Learning rate for the `Trainer` in a multi gpu setup

Im training using the trainer class on a multi gpu setup.
I know that when using accelerate (Comparing performance between different device setups), in order to train with the desired learning rate we have to explicitely multiply by the number of gpus.

  • Is that also the case when using the trainer class?
  • In the case of warmup steps: should the same be applied? i.e. n_warmup_steps *= n_gpus ?
  • In the case of a learning rate scheduler: should the same be applied too?

Yes.

Wrt warmup steps, it may need to be, Im’ unsure off the top of my head

Thanks for answering, so if I pass some lr to either TrainingArguments learning_rate or to the Trainer optimizers, backprop actually occurs with lr / n_gpus. Is my understanding correct?
In that case, wouldnt it be less prone to confusion to call it (similarly to the batch size), learning_rate_per_device?

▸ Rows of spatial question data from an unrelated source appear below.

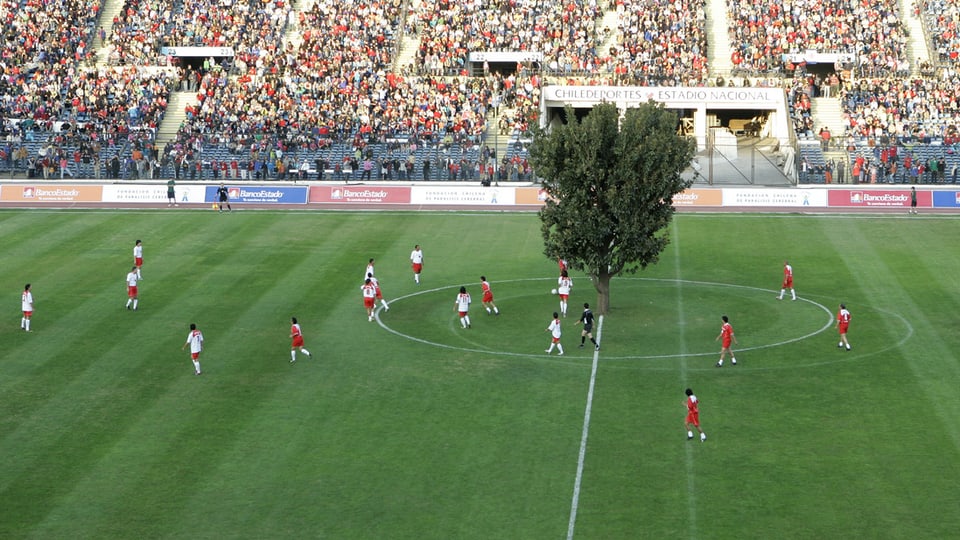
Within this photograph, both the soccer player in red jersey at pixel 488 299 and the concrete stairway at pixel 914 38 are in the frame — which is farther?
the concrete stairway at pixel 914 38

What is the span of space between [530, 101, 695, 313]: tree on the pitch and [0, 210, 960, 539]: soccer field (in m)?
2.70

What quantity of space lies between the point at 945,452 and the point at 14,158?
2518 inches

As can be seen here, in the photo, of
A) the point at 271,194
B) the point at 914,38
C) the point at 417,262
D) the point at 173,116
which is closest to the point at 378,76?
the point at 173,116

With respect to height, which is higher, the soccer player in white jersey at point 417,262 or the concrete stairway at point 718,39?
the concrete stairway at point 718,39

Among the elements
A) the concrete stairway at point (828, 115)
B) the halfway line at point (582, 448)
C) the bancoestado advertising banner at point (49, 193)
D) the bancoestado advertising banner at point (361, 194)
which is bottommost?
the halfway line at point (582, 448)

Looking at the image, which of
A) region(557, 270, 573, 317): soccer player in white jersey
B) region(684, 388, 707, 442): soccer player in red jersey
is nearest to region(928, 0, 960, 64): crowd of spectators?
region(557, 270, 573, 317): soccer player in white jersey

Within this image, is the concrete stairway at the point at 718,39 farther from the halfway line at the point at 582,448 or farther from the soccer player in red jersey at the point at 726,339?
the soccer player in red jersey at the point at 726,339

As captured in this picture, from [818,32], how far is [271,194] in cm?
4005

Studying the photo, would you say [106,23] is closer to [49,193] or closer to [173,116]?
[173,116]

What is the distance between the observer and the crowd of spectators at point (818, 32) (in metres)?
87.3

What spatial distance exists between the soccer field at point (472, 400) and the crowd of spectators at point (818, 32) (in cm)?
3203

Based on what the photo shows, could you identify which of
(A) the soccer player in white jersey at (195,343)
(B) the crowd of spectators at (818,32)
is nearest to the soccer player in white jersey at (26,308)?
(A) the soccer player in white jersey at (195,343)

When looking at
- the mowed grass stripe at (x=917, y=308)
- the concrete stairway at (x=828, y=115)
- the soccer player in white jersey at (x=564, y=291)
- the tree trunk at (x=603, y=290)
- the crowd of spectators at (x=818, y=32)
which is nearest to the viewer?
the mowed grass stripe at (x=917, y=308)

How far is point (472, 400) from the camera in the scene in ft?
116
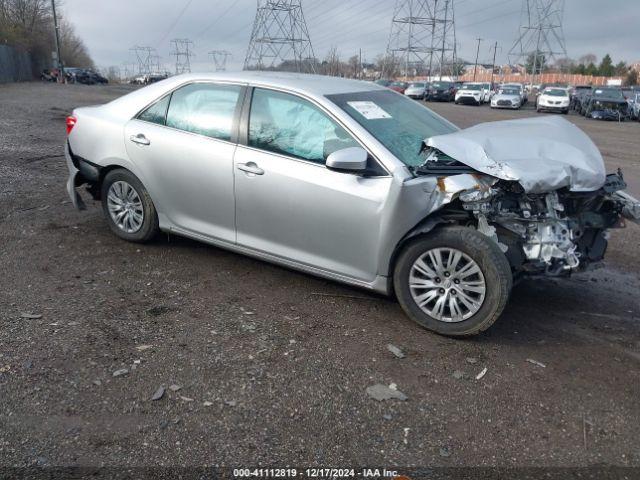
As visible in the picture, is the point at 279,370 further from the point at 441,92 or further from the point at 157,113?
the point at 441,92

Not necessarily, because it’s a huristic that people recommend to do so, but it’s also recommended to test yourself at your discretion.

What’s really happening is the number of steps increases that we’re stepping the learning rate, so if you want the same LR from situation A to B you should try multiplying the learning rate.

However again: test yourself first. Sometimes it’s not necessary

This topic was automatically closed 12 hours after the last reply. New replies are no longer allowed.